WHAT TO PRODUCE: Rewrite the International Human Solidarity Day passage, starting at the words "- a day to celebrate" and stopping after "for poverty eradication.", with "poverty eradication" swapped for "ending poverty" throughout.

SOURCE PASSAGE:
International Human Solidarity Day (IHSD), observed on December 20, is an international annual unity day of the United Nations and its member states. Its main goal is to recognize the universal value of solidarity by making member states aware of global objectives and initiatives to reduce poverty and to formulate and share poverty reduction strategies of independent nations around the world. IHSD is promoted by the World Solidarity Fund and United Nations Development Programme, which are focused on achieving goals set for worldwide poverty eradication. An individual can participate or celebrate the day, either by contributing to education or by helping the poor or physically or mentally disabled. Governments are instead encouraged to respond to poverty and other social barriers through the Sustainable Development Goals.

==Background==
International Human Solidarity Day was established under the U.N. Millennium Declaration that determines the civil and political rights of an individual in the modern era by establishing foreign relations between the member states and the U.N. It was introduced by the General Assembly during the 2005 World Summit and formally established on December 22, 2005, by resolution 60/209, which recognized solidarity as a fundamental and universal value.

According to the United Nations, International Human Solidarity Day is

- a day to celebrate our unity in diversity;
- a day to remind governments to respect their commitments to international agreements;
- a day to raise public awareness of the importance of solidarity;
- a day to encourage debate on ways to promote solidarity for the achievement of Sustainable Development Goals including poverty eradication;
- a day of action to encourage new initiatives for poverty eradication.

DATA SUPPLIED:
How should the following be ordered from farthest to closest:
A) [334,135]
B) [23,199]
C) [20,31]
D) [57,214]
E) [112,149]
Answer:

RESPONSE:
- a day to celebrate our unity in diversity;
- a day to remind governments to respect their commitments to international agreements;
- a day to raise public awareness of the importance of solidarity;
- a day to encourage debate on ways to promote solidarity for the achievement of Sustainable Development Goals including ending poverty;
- a day of action to encourage new initiatives for ending poverty.